1: Rinse, peel, and cut the carrot into 1.5 to 2 inch long batons or sticks, as seen in the figure below. Peel the beets and cut them into 1.5 to 2-inch wedges or sticks.
If you don’t have red carrots, you may use orange carrots. If you don’t like beets, replace them with 1 extra medium-sized carrot.
2: Tablespoons yellow mustard, ground to a fine powder in a dry grinder Use 1 tablespoon of black or brown mustard if using.
3: First, bring the water to a boil. Allow for complete cooling at ambient temperature. Add the carrots, beets, ground yellow mustard powder, black salt, or normal salt, and red chili powder to a clean and dry ceramic or glass container with a wide opening.
Fill the jars with boiling and cooled water. Filter the water with a fine-mesh strainer before putting it into the jar if you like.
4:Using a clean, dry spoon, thoroughly combine the ingredients.
5: Secure and knot a muslin/cheesecloth on the mouth of the jars or bottles with a loose lid. Keep the jars or bottles out of the sun. Allow 2 to 3 days for fermentation until the drink is sour. Make sure the drink doesn’t get too fermented.

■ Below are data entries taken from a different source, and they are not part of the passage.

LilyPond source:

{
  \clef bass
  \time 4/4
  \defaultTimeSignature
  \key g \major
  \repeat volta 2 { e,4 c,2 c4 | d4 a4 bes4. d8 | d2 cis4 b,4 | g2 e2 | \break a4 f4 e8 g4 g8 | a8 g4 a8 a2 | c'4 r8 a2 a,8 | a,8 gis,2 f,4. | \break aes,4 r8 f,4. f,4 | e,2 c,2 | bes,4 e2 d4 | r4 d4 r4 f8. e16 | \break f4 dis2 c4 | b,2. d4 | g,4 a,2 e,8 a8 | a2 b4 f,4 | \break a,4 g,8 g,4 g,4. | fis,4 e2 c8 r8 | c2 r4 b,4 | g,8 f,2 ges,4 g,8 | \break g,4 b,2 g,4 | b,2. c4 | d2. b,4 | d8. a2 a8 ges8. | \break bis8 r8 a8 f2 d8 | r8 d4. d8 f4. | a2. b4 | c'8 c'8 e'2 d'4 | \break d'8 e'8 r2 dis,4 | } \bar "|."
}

The next day, before putting it in the sun, stir the mixture with a clean wooden spoon. Alternatively, instead of mixing with a spoon, shake the jar.
6: The carrot kanji is ready when the liquid begins to taste sour. Refrigerate the kanji drink or serve it straight up. While serving, a few ice cubes might be added. I prefer cold kanji, so I keep it in the fridge for a few hours. Kanji stays for 4 to 5 days in the refrigerator. Before meals or at any time during the day, drink the kanji. With any Indian main dish, serve the fermented carrot and beet sticks as a pickle. Salads, wraps, burgers, and sandwiches can be topped with sour-tangy carrots and beets.
- Cleanliness: Any fermented beverage requires attention to avoid the presence of harmful microorganisms. Make sure your jars, spoons, chopping boards, and knives are all clean and dry before using them. If there is a coating of fungus on the drink, discard it. If the drink has an unpleasant odor, it has deteriorated and should be discarded.
- Mustard: You have the option of using black or yellow mustard. Keep in mind, though, that black mustard has a stronger flavor, so use less of it – around 1 to 1.5 teaspoons. I used yellow mustard, which is milder mustard.
- Boiling water: I strongly advise boiling water and allowing it to cool to room temperature. This eliminates the possibility of your kanji becoming corrupted. The drink can be spoiled by tap water or even purified water from a machine.
- Variations: Turnips and peeled watermelon rinds can be added to the drink along with carrots and beets. The natural sugar and carbohydrates in the carrots and beets help the friendly bacteria feed on and ferment the drink organically, so you don’t need to add any sugar or sweetener.